*Text excerpt:*
▼▼▼
Although tuberculosis is both a preventable and curable disease, it has also become the most lethal infectious disease—ranking above HIV—and is one of the top ten major global causes of death: in 2017, about 1.4 million people died and another tens of millions of people were sick due to tuberculosis.
Today, March 24th, is World Tuberculosis Day, a disease that is present in all parts of the world although, in 2017, more than 95% of the deaths occurred in low- and middle-income countries. Seven countries contribute 64% of the total tuberculosis mortality rate: India, Indonesia, China, Philippines, Pakistan, Nigeria and South Africa, which also account for two-thirds of the new cases.
Through the amplification of diagnosis and the treatment for people with tuberculosis, mortality has dropped about 40% between 2000 and 2007, avoiding about 54 million deaths during that same time period.
However, enormous gaps still exist. For example, in diagnosis, of the estimated 10 million new cases in 2017 only about 6.4 million were reported. Although historically this is the largest amount of new cases detected, it is hypothesized that more than 3.5 million cases are not diagnosed and consequently go untreated.
A pharmaceutical resistant disease
In addition, tuberculosis has drug-resistant, multi-drug resistant and extremely resistance strains that do not respond to one or more of the common pharmaceuticals used to treat it. It is estimated that in 2017 there were 560,000 new cases of drug-resistant tuberculosis, of which only about 160,000 were detected and less than 140,000 (25% of the total estimate) received treatment.
People with drug-resistant, multi-drug resistant, or extremely resistant tuberculosis should receive different medications in order to be cured. However, these treatments are not always available and are usually extremely toxic and long (around two years of pills and vaccinations, a difference of 6 months compared to the treatment for normal tuberculosis). In addition, the data suggest that there is only a 55% cure rate with these treatments for MDR-TB and 35% in the cases of XDR-TB.
▲▲▲
*Activities:*
1) Answer these questions from the tuberculosis text:
(a) About how many people died of tuberculosis in 2017?
(b) Which seven countries contribute 64% of total tuberculosis mortality?
(c) What cure rate do the data suggest for XDR-TB treatment?
2) Carry on the tuberculosis text from its final sentence.

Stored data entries
▼▼▼
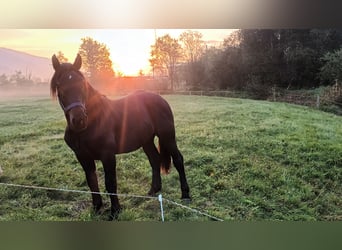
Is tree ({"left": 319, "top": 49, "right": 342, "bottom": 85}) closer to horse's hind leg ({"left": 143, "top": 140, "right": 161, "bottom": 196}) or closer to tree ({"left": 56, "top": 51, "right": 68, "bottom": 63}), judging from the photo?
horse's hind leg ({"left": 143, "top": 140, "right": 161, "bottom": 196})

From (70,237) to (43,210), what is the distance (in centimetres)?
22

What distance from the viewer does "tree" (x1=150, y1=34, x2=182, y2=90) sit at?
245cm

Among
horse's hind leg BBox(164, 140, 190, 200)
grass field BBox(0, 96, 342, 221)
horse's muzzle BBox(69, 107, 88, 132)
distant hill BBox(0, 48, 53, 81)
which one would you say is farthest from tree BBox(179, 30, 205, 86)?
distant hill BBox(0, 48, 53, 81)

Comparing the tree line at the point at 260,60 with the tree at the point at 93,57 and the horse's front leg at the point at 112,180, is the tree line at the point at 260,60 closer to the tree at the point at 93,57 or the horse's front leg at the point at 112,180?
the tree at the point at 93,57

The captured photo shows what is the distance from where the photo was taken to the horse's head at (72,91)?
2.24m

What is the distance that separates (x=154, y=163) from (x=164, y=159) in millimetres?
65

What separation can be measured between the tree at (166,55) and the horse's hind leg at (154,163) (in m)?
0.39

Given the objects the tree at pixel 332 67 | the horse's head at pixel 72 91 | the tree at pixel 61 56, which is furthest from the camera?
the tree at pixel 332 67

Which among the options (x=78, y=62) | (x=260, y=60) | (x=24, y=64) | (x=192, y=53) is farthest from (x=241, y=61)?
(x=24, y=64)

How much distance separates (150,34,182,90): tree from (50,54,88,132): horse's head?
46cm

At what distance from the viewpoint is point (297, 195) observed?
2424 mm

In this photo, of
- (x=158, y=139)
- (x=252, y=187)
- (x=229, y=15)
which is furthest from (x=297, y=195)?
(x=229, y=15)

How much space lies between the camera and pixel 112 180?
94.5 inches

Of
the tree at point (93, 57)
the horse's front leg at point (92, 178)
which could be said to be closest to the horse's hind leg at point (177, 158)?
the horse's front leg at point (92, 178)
▲▲▲
*List of answers:*
1)
(a) About 1.4 million people.
(b) India, Indonesia, China, Philippines, Pakistan, Nigeria and South Africa.
(c) 35%.

2)
The drug-resistant tuberculosis epidemic disproportionately affects regions in eastern Europe and central Asia, where almost half of the tuberculosis cases detected are multi-drug resistant, while the number of people with resistance rises more than 20% a year.
Two new drugs for DR-TB
After more than 50 years without any new medications, the first effective drugs with fewer side effects to appear to treat resistant strains of the illness were Bedaquiline and Delamanid, approved by the European Agency of Medication in 2012 and 2014, respectively. However, today, barely 12% of patients who have needed it have been able to access these drugs since then, despite WHO’s recommendation in August 2018 to include Bedaquiline as central regime against MDR-TB.
The main reasons are concerns about the lack of data to prove drug safety, the governments’ reluctance to include these new medications in their national programs and the few incentives for pharmaceutical companies to register and commercialize their drugs in impoverished countries. The current drug prices also pose an insurmountable barrier to access. Doctors without Borders’ research demonstrates that the new treatments that include the two drugs lead to a huge increase in price compared to traditional treatments. For example, a treatment with Bedaquiline and Delamanid for 20 months could cost up to 9,000 dollars, a 500% increase to the current price.
Commitments after the first high-level United Nations conference on TB
The Sustainable Development Goals (SDGs) signed at the United Nations plan to end the tuberculosis epidemic by the year 2030, but at the current rate we will not accomplish this goal for another 180 years. Despite the progress made in recent years, the incidence of new cases has barely decreased by 2% a year.
In September 2018 the first high-level United Nations meeting on tuberculosis took place in New York, demonstrating the need to work together and at the same high level against the pandemic. Global leaders, Ministers of health, civil society and people affected by the illness signed a joint political declaration with epidemiological goals for the prevention, diagnosis and treatment of TB.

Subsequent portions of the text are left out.